• **Problem**: Please rewrite all of the data below, substituting "tailgate" for each "truck tailgate" and keeping everything else unchanged. Omit the pictures from your answer.

··· Provided material ···

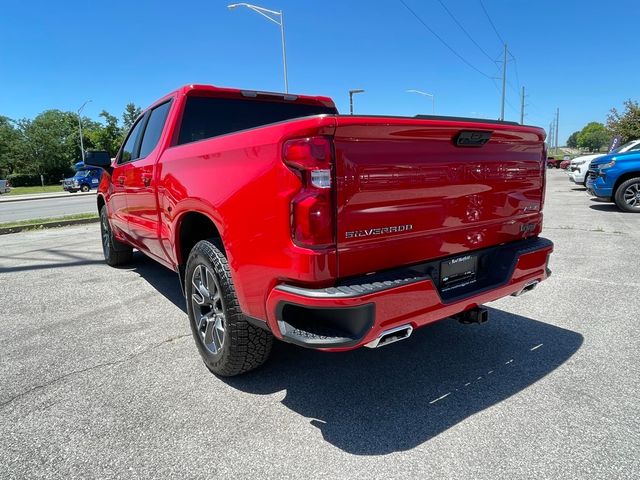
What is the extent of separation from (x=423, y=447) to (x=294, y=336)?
87 centimetres

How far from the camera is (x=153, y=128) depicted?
421cm

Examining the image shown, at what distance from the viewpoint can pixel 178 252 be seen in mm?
3320

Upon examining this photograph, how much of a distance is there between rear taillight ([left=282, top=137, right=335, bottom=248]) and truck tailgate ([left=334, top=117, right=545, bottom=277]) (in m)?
0.06

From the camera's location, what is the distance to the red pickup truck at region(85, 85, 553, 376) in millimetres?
2029

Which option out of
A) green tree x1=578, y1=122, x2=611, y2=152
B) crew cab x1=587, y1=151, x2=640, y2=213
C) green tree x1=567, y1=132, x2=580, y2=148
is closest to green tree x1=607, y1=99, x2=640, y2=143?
crew cab x1=587, y1=151, x2=640, y2=213

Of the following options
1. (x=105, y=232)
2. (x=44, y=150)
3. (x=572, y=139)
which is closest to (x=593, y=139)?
(x=572, y=139)

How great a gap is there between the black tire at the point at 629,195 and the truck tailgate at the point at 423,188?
30.2 feet

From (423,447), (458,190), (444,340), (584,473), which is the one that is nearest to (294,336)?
(423,447)

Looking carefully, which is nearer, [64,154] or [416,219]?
[416,219]

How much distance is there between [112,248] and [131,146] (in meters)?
1.79

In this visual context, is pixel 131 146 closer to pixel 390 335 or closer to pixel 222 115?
pixel 222 115

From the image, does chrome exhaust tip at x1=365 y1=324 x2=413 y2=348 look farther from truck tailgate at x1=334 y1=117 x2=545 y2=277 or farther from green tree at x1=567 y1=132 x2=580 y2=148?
green tree at x1=567 y1=132 x2=580 y2=148

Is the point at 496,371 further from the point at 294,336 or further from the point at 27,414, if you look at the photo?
the point at 27,414

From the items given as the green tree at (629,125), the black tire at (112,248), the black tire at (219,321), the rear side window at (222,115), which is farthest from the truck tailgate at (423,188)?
the green tree at (629,125)
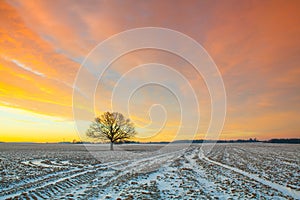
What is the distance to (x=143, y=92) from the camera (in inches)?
1725

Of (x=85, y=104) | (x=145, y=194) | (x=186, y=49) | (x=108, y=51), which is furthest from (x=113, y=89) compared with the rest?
(x=145, y=194)

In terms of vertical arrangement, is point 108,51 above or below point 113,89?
above

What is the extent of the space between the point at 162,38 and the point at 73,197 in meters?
28.0

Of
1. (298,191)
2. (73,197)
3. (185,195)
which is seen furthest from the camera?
(298,191)

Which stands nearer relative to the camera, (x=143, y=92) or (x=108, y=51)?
(x=108, y=51)

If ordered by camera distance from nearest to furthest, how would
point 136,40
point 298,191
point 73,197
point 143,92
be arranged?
point 73,197 → point 298,191 → point 136,40 → point 143,92

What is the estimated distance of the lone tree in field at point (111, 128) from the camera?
49781mm

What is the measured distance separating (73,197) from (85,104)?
28404mm

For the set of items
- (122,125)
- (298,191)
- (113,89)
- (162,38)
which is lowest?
(298,191)

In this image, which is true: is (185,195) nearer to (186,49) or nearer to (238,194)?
(238,194)

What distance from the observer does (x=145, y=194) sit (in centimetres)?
1036

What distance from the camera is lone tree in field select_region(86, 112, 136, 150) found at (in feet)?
163

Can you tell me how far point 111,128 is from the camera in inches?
1984

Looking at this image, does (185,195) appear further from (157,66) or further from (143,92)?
(143,92)
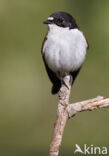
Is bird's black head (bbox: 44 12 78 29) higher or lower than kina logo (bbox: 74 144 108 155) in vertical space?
higher

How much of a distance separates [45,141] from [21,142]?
1.06ft

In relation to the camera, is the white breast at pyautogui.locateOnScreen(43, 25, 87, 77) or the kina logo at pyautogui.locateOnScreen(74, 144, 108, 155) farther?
the kina logo at pyautogui.locateOnScreen(74, 144, 108, 155)

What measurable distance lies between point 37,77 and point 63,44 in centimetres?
141

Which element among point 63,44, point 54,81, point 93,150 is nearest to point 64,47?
point 63,44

···

• **Exercise output**:
What is the extent of separation from (x=423, y=447) to (x=294, y=336)?
87 centimetres

How far from the camera is (x=153, y=128) depicted?
421cm

Examining the image shown, at what distance from the viewpoint can pixel 178 252 be seen in mm?
3320

Upon examining this photograph, how much of a distance is there between rear taillight ([left=282, top=137, right=335, bottom=248]) and tailgate ([left=334, top=117, right=545, bottom=277]) (in m)?
0.06

From the camera's location, what is the distance to the red pickup truck at region(85, 85, 553, 376) in millimetres?
2029

Which option out of
A) green tree x1=578, y1=122, x2=611, y2=152
B) crew cab x1=587, y1=151, x2=640, y2=213
C) green tree x1=567, y1=132, x2=580, y2=148
is closest to green tree x1=607, y1=99, x2=640, y2=143?
crew cab x1=587, y1=151, x2=640, y2=213

Of the following options
1. (x=105, y=232)
2. (x=44, y=150)
3. (x=572, y=139)
which is closest to (x=593, y=139)?
(x=572, y=139)

How great a gap is there between the black tire at the point at 629,195 and the tailgate at the point at 423,188?
30.2 feet

From (423,447), (458,190), (444,340), (584,473), which is the one that is nearest to (294,336)?
(423,447)

Looking carefully, which is nearer, [64,154] or [416,219]?
[416,219]

How much distance is there between [112,248] and [131,146] (in meters)?
1.79

In this visual context, is pixel 131 146 closer to pixel 390 335 or closer to pixel 222 115?
pixel 222 115

From the image, does chrome exhaust tip at x1=365 y1=324 x2=413 y2=348 look farther from tailgate at x1=334 y1=117 x2=545 y2=277 or farther from green tree at x1=567 y1=132 x2=580 y2=148?
green tree at x1=567 y1=132 x2=580 y2=148

Is the point at 496,371 further from the point at 294,336 or further from the point at 27,414, if you look at the photo?
the point at 27,414

From the items given as the green tree at (629,125), the black tire at (112,248), the black tire at (219,321), the rear side window at (222,115), which is farthest from the tailgate at (423,188)?
the green tree at (629,125)
What is the distance to (x=143, y=92) from the camera (in inches)?
1725

Of (x=85, y=104) | (x=145, y=194) | (x=186, y=49) | (x=108, y=51), which is furthest from (x=113, y=89) compared with the rest?
(x=145, y=194)

In terms of vertical arrangement, is point 108,51 above or below point 113,89?
above

What is the extent of the space between the point at 162,38 and the point at 73,197 in meters?
28.0

Of
1. (298,191)
2. (73,197)
3. (185,195)
which is seen furthest from the camera?
(298,191)

Which stands nearer relative to the camera, (x=143, y=92) or (x=108, y=51)?
(x=108, y=51)

If ordered by camera distance from nearest to furthest, how would
point 136,40
point 298,191
point 73,197
point 143,92
be arranged?
point 73,197 → point 298,191 → point 136,40 → point 143,92

What is the estimated distance of the lone tree in field at point (111, 128) from the camera?
49781mm

What is the measured distance separating (73,197) from (85,104)?
28404mm

For the set of items
- (122,125)
- (298,191)
- (113,89)
- (162,38)
which is lowest?
(298,191)

In this image, which is true: is (185,195) nearer to (186,49) or nearer to (238,194)?
(238,194)

What distance from the observer does (x=145, y=194) sit (in centimetres)?
1036

What distance from the camera is lone tree in field select_region(86, 112, 136, 150) found at (in feet)?
163

Can you tell me how far point 111,128 is from the camera in inches?
1984

Looking at this image, does (185,195) appear further from (157,66) or further from (143,92)?
(143,92)
Is bird's black head (bbox: 44 12 78 29) higher or lower than kina logo (bbox: 74 144 108 155) in vertical space?
higher

How much of a distance separates [45,141] from [21,142]?
1.06ft

In relation to the camera, is the white breast at pyautogui.locateOnScreen(43, 25, 87, 77) or the kina logo at pyautogui.locateOnScreen(74, 144, 108, 155) farther?
the kina logo at pyautogui.locateOnScreen(74, 144, 108, 155)

What measurable distance lies between point 37,77 and point 63,44 in centimetres?
141

Which element among point 63,44, point 54,81, point 93,150 is nearest to point 64,47?
point 63,44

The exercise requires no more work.